EXCERPT PROVIDED
Density Curriculum

Section 2—Lesson 3: What Patterns Can Be Found Between Mass, Volume, and Density?

Lesson Plan

Materials

Prep Step

Analyze Thinking

Step 1: Finding the Relationship between the Mass and Volume of Pure Substances

Remind the students that they have been looking at how two objects with the same volume can have different mass and that they have been developing models to help explain what is going on. The concept of density was introduced in the previous two lessons.

This lesson explores what happens with the density when you have different amounts of the same material. In previous lessons, we investigated what happened when we had the same amounts of different materials. Now we will examine different amounts of the same material.

Divide the class into working groups of approximately four students. Give each group of students one of the set of five or six samples of one pure substance (copper, aluminum, or steel, for instance). Ask them to make some observations about the volume and felt weight (in lieu of mass since they are not using the balance yet) of the samples. Ask them to make some predictions about the density of the samples.

Have them choose two of the samples and draw models of each showing what they think they would see if they had microscopic eyes as they did in lesson one. Circulate while students are working to gather a sense of their ideas.

Explore Outcomes

Step 2: Finding the Relationship Between Mass and Volume of Pure Substances

Explain to your students that they are going to explore the relationship between mass and volume for the various samples. First, they need to find out the mass and volume of each sample. Remind your students how to find the mass of a sample using the pan balance and gram masses (see related Sidebar: Finding the Mass of an Object - PDF 159 KB). Remind them how they can find the volume of regular and irregular objects (see related Sidebar: Finding the Volume of an Object - PDF 162 KB).

Pass out the sheet, Finding and Graphing Mass and Volume of Pure Substances. Have the students measure the mass and volume of various samples of a pure substance and plot their results on a graph.

After the students have done one sample of the substance, have them work on a second sample by trading with another group that has a different sample of the same substance (see Example of Graphing the Densities of Copper and Aluminum - PDF 170 KB and Examples of Graphing the Densities of Brass and Aluminum - PDF 343 KB).

Step 3: Analyzing the Patterns Between Mass and Volume

Have the students plot their data points on a class chart (either drawn on paper or a transparency of the graph sheet) for the materials they have measured. What patterns do they notice?

After each group has plotted their examples, ask the students what they have learned. Write their ideas on the board and ask what conclusions can be drawn. Ask them to interpret directly from the graph. What big messages does this activity tell them about density?

The students should notice that the relationship between mass and volume is constant for a pure substance under standard conditions. The graph should show a straight line. This is the graphic equivalent of saying that the relationship is constant and also the "pattern."

PROBLEM SET
1 > Translate this sentence from the density lesson into Spanish: "Now we will examine different amounts of the same material."
2 > Return the passage of the density lesson between "This lesson explores" and "density of the samples.", inclusive.

DATASET SECTION
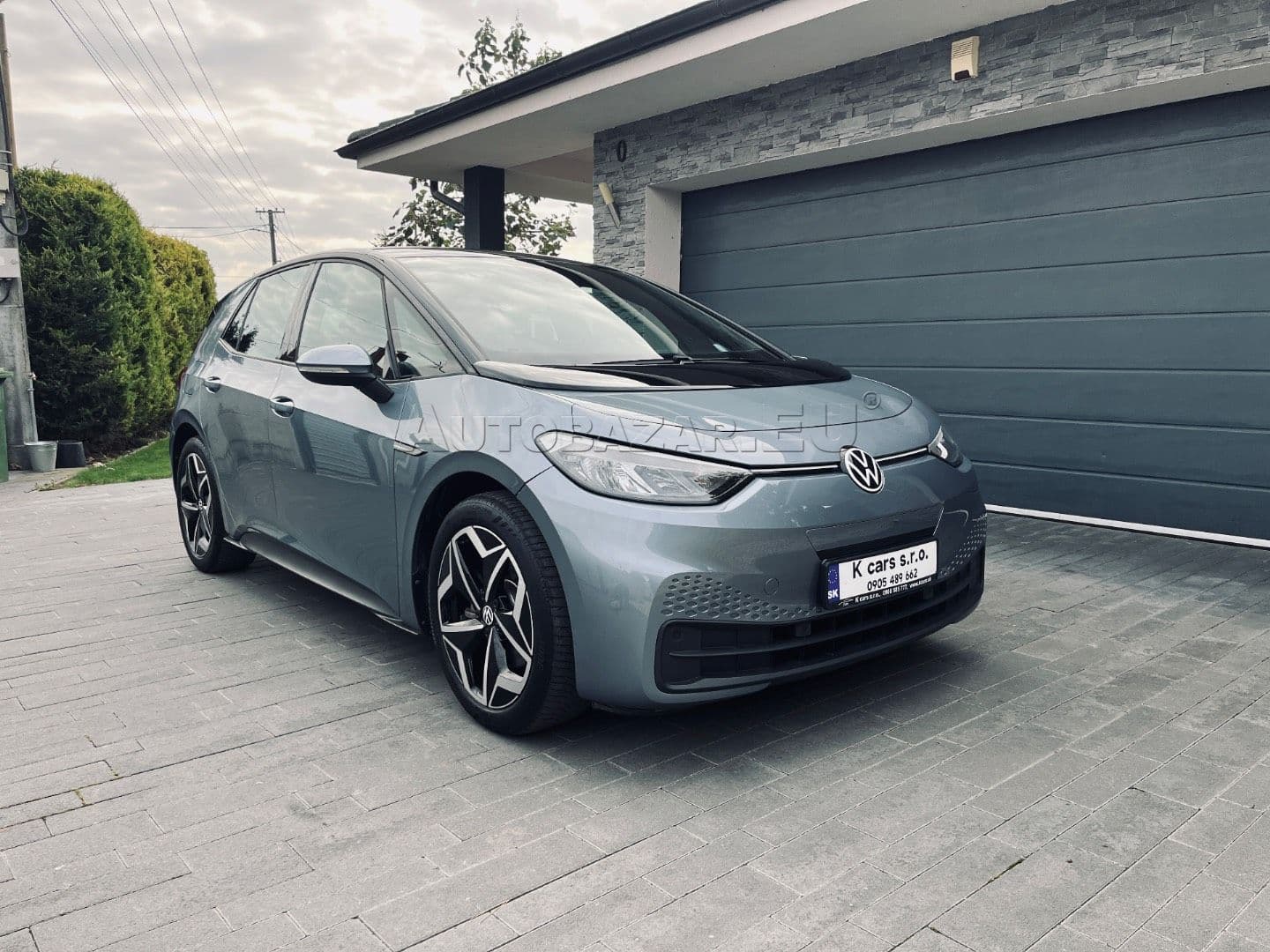 Volkswagen ID.3 Pure Performance 45kWh - 1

REPLIES
1 > Ahora examinaremos diferentes cantidades del mismo material.

2 >
This lesson explores what happens with the density when you have different amounts of the same material. In previous lessons, we investigated what happened when we had the same amounts of different materials. Now we will examine different amounts of the same material.

Divide the class into working groups of approximately four students. Give each group of students one of the set of five or six samples of one pure substance (copper, aluminum, or steel, for instance). Ask them to make some observations about the volume and felt weight (in lieu of mass since they are not using the balance yet) of the samples. Ask them to make some predictions about the density of the samples.